>> BEGIN Source document

# Tecumseh Dead HMSK100



## bobzam (Jan 23, 2005)

Well, first snow storm and my snow blower has died. It was running rough. 10 years old and moderate usage. I always put stabilizer in at the end of the season. It was running rough, surging. I wasn't able to open the choke all the way (not normal). I tinkered with the float and thought it was ok. Then as I was talking to a neighbor, the idle seemed to sky rocket and then a sound unlike any other caused it to shut down. It sounded like someone threw a bolt into the engine. Oil is coming out from the side, it is officially dead. My question to those that tinker with these...should I just buy a new motor (I'm guessing $300-$400)? Is the old motor worth rebuilding? Where should I buy my new one? Should I break the old one down and sell parts? Carb, electric star, anything else of value?

Good day,
Bob


----------



## snoman (Feb 13, 2004)

bobzam
I would bet if you remove the electric starter you will see a crack or hole in the block. I will say you threw a rod. How was the oil? full and new?
I've fixed maybe a dozen of these over the years but if you don't do it correctly, you can have even more trouble...so my opinion is to check out a new motor.

snoman


----------



## bobzam (Jan 23, 2005)

I have thrown a rod in a car and I would say the sounds were the same. The oil was full and looked good. I changed it mid season last year. I'm looking for a reliable source (best price) for the replacement engine.

Thanks,
Bob


----------



## scrench (Dec 8, 2004)

i would price a short block ,complete is going to be high


----------



## bbnissan (Nov 7, 2004)

I have to agree with scrench...going with a shortblock is going to be your cheapest option.


----------



## bugman (Aug 12, 2004)

yeah better to short block it. being that most of the parts from the old one can be used. maily the crank if not bad and gears and all can be used as well as the carb and starter. they all can bring themselves big $$$$$$$.


----------



## bobzam (Jan 23, 2005)

I have found a complete Snow King HMSK100-159471 for $350 delivered. It has the electric start which mine has. Is that reasonable? I was thinking of then parting out mine.

Bob


----------



## bobzam (Jan 23, 2005)

OK I think now I am short blocking it. Can anyone recommend a supplier? Or, should I just go to my local repair shop?

Thanks,
Bob


----------



## bugman (Aug 12, 2004)

local repair shop should be able to do it and order the block and all parts needed that can't be scrapped from the old one.


----------



## bobzam (Jan 23, 2005)

>> END Source document
>> BEGIN Available data

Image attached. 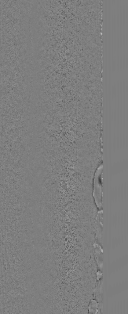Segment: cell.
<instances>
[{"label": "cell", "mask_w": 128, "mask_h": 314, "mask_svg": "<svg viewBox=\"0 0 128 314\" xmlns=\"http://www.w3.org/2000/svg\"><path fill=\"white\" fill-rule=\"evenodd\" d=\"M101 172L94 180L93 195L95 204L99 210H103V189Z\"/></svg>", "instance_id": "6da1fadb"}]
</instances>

>> END Available data

• **Set tasks**:
1/ In the snow blower thread, give again word for word everything from "## snoman (Feb" down to "a new motor.".
2/ Answer these from the snow blower thread:
(a) How old was the snow blower when it died?
(b) When was the oil last changed?
(c) What price was the complete Snow King HMSK100-159471 found for?
3/ Name every user who posts in the snow blower thread.

• **Solutions to the exercise**:
1/
## snoman (Feb 13, 2004)

bobzam
I would bet if you remove the electric starter you will see a crack or hole in the block. I will say you threw a rod. How was the oil? full and new?
I've fixed maybe a dozen of these over the years but if you don't do it correctly, you can have even more trouble...so my opinion is to check out a new motor.

2/
(a) 10 years old
(b) Mid season last year
(c) $350 delivered

3/ bobzam, snoman, scrench, bbnissan, bugman